Page extract.
==*==

Enter Kate Winslet, tragic heroine, and veritable rewrite of the Tennessee Williams-esque dame Cate Blanchett played in Blue Jasmine. “I am playing a part,” she says, early, “I’m just playing the thankless role of the waitress.” Often, when screenwriters employ such self-referential devices, they’re described as being clever; even too clever. But, here, all this meta dialogue is ever so stupid, not only failing to flatter in-on-the-joke viewers, but drawing attention to how elemental the writing is.
“I’ve become consumed with jealousy!” Winslet exclaims, in one of the film’s (many) worst moments; Allen’s script failing the most basic tenet of screenwriting: show, don’t tell. “Oh, God, spare me the bad drama!” Winslet yelps, later on. And, though this line is supposed to be with a wink to the audience, this sardonic dialogue spoke aloud my sincere hopes for a film that lays on the tragic melodrama all too thick. Even if it always leavens the heaviness with endless bouts of Coney Island Washboard.
Wonder Wheel is, indeed, set on Coney Island. There, in the shadow of the ferris wheel that gives the film its name, Winslet lives with her “oafish” husband Jim Belushi, a potbellied, wifebeater-wearing, fishin’-loving carnie; Belushi having seemingly modelled his work on Jackie Gleason in The Honeymooners, all the better to deliver his many threats of domestic violence to wife and redheaded-stepchild (weren’t the ’50s swell?!). Winslet’s a waitress in a clamhouse, but, in a former life, she was an actress; her slide from artistic life into a blue-collar one breeding bitterness.

==*==

Raw records.
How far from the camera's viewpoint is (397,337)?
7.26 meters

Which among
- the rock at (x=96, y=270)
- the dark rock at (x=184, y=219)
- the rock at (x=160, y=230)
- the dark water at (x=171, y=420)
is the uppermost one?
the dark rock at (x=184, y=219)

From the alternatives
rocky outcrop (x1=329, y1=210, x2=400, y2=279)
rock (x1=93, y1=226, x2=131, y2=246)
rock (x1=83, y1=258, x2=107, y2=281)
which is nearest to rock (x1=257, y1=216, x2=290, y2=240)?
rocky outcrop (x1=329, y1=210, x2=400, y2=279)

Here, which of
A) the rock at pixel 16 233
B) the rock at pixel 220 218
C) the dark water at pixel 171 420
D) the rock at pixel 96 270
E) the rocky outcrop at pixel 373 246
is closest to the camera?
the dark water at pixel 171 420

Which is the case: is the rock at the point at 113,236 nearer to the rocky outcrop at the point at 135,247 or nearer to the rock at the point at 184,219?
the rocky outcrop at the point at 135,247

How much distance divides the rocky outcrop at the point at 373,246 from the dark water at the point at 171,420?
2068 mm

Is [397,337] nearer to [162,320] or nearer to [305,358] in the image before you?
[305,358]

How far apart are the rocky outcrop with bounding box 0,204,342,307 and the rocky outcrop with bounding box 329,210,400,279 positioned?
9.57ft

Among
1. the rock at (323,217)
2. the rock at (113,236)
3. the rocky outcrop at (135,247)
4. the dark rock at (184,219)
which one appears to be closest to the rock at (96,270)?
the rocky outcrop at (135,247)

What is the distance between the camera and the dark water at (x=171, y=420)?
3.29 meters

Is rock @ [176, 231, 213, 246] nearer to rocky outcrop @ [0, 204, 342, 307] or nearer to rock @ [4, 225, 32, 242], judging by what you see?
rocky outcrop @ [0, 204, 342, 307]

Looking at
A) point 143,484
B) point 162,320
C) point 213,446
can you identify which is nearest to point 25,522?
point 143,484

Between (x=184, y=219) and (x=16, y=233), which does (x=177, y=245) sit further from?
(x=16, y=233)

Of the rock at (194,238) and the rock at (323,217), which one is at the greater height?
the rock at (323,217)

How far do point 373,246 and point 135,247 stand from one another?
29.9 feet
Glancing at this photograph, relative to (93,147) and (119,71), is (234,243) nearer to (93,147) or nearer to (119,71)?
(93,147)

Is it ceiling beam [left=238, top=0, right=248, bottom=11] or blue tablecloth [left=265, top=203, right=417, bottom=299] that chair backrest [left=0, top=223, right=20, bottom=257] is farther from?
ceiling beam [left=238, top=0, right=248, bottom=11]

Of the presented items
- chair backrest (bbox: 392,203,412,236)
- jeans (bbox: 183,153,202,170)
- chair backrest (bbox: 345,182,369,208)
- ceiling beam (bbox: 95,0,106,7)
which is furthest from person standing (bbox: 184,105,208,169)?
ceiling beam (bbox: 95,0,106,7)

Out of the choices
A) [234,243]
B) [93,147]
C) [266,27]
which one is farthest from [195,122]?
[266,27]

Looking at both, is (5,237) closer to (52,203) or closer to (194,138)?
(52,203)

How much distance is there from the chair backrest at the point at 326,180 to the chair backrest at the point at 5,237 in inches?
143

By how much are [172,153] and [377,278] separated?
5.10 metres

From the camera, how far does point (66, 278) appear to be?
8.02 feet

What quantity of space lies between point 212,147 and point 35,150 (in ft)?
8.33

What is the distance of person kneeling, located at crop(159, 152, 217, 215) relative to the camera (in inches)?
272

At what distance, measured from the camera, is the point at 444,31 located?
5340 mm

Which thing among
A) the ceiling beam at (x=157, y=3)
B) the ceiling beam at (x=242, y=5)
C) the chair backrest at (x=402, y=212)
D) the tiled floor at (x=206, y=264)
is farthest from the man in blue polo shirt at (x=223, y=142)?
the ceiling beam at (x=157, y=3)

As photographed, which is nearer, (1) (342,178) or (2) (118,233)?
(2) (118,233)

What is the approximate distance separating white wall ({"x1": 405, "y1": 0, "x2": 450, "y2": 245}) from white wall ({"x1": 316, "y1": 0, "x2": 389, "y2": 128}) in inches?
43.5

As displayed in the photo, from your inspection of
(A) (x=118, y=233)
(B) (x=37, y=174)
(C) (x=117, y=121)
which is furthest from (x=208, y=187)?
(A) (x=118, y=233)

==*==

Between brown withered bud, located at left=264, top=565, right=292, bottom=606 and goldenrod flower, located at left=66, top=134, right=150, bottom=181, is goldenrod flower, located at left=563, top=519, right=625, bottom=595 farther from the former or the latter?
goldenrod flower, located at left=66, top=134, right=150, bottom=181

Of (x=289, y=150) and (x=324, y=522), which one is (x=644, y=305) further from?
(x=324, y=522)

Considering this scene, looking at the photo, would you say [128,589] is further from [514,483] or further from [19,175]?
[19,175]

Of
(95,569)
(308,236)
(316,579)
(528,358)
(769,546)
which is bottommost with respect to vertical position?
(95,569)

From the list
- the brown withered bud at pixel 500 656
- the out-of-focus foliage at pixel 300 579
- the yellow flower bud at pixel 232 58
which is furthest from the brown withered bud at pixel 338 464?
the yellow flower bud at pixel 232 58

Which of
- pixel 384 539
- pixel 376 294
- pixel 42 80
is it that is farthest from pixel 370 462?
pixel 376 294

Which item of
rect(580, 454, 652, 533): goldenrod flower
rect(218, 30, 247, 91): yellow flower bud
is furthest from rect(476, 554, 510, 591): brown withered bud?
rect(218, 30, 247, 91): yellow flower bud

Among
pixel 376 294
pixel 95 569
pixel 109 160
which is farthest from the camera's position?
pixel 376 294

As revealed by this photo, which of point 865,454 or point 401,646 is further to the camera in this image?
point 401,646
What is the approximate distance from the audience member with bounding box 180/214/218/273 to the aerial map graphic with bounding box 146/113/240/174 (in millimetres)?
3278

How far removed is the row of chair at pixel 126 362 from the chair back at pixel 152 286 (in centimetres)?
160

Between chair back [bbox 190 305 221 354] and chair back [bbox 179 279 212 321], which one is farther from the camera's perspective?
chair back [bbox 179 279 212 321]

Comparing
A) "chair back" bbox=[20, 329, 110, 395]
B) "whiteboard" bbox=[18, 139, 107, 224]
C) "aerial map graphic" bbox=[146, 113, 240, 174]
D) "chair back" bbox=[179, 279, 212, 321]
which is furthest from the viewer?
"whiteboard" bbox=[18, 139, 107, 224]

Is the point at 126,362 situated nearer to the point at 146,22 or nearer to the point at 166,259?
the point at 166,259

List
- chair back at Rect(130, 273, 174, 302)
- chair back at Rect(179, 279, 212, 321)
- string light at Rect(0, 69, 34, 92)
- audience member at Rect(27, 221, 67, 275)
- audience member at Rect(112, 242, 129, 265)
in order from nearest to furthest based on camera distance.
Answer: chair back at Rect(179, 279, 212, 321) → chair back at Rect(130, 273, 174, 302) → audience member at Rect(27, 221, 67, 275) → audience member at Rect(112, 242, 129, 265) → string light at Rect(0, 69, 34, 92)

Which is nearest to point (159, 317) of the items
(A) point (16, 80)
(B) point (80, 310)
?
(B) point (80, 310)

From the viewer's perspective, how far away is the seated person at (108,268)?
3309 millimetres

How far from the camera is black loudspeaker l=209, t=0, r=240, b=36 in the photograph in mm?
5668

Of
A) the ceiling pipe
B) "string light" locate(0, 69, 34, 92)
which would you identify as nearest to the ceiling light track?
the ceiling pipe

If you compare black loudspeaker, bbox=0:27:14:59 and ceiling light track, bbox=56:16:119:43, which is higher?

==*==

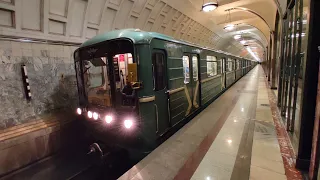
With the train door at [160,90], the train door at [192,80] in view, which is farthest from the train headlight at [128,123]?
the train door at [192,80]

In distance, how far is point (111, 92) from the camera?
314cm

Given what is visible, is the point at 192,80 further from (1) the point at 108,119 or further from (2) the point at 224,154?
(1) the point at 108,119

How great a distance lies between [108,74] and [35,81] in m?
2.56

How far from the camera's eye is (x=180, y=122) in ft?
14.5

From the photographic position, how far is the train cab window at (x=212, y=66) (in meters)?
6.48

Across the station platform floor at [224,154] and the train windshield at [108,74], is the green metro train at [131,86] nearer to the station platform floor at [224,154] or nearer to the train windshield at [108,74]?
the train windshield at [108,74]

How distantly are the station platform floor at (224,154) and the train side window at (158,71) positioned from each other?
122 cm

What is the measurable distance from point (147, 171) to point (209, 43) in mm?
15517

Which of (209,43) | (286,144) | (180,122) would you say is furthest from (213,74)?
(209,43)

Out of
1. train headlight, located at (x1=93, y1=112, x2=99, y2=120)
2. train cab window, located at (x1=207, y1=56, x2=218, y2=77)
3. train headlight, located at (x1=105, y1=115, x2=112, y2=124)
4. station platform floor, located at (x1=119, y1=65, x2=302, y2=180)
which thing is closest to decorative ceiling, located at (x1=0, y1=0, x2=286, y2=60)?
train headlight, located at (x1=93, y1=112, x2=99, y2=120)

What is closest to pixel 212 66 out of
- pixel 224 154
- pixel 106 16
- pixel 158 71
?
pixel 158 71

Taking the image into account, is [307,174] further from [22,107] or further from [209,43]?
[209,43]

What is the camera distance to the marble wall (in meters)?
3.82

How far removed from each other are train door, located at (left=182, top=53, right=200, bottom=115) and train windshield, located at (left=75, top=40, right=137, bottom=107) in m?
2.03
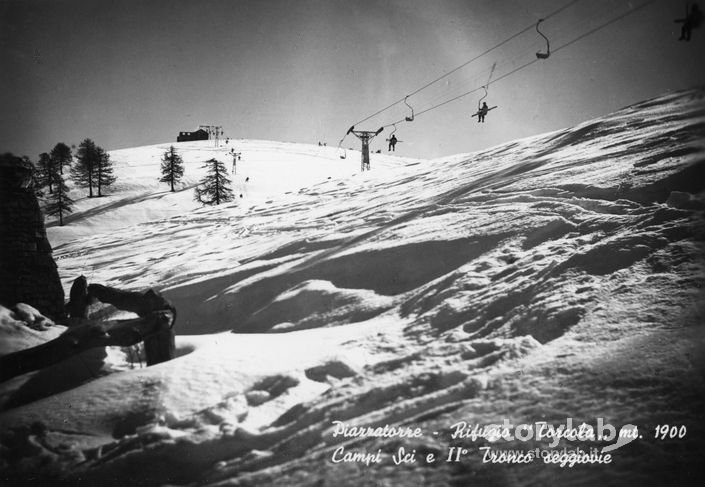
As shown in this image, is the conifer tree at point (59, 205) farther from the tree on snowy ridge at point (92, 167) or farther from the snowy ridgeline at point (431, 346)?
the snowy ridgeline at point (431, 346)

==*==

Brief 1. According to the Wonder Wheel review, where does Winslet's character work?
Brief 2. Continue the Wonder Wheel review in the same critical voice, starting after its final sentence.
The items come from a different source than the Wonder Wheel review.

Reply 1. She works as a waitress in a clamhouse.

Reply 2.
When she picks up an affair with Timberlake, he serves as a ray of light in an otherwise dreary life; after they fuck under the boardwalk, he even whispers sweet nothings in her ear, peddling dreams of rescue that’ll never come to pass. She’s made tragic heroine — another Woody woman-going-off-the-rails, turned screeching harridan by the final act — with the arrival of Belushi’s grown-up daughter from a previous marriage, Juno Temple, a waify dame on the lam from her mobster husband, turning male heads wherever she goes. Inevitably, Temple ends up falling under Timberlake’s gaze, and, so, with screenplay piling on and stagey nature unbowed, a love triangle develops, in which the delusional woman becomes a victim of fate. Or, perhaps, the male ego.
So, just in case you’re scoring at home: yes, Woody Allen has made a movie in which a male narrator/storyteller leaves a middle-aged woman for her much-younger stepdaughter. After years of the film-biz ignoring stories about Allen’s private life — due to his sainted status and perennial profitability — Wonder Wheel is the first film of his to arrive in a climate in which the old separation-of-art-and-artist debate is being shelved for outrage, activism, and box-office boycotts.
Like almost all his 49 features, Wonder Wheel is too flimsy to stand up to much scrutiny; this merely the latest half-baked concoction served up simply so Allen can keep up his film-a-year pace. Its writing is lazy and self-congratulatory, its acting hammy and overwrought, its social resonance negligible. It’s a tragedy that’s staged and edited as if it’s a comedy; only, at this point, Allen can’t even write a decent joke.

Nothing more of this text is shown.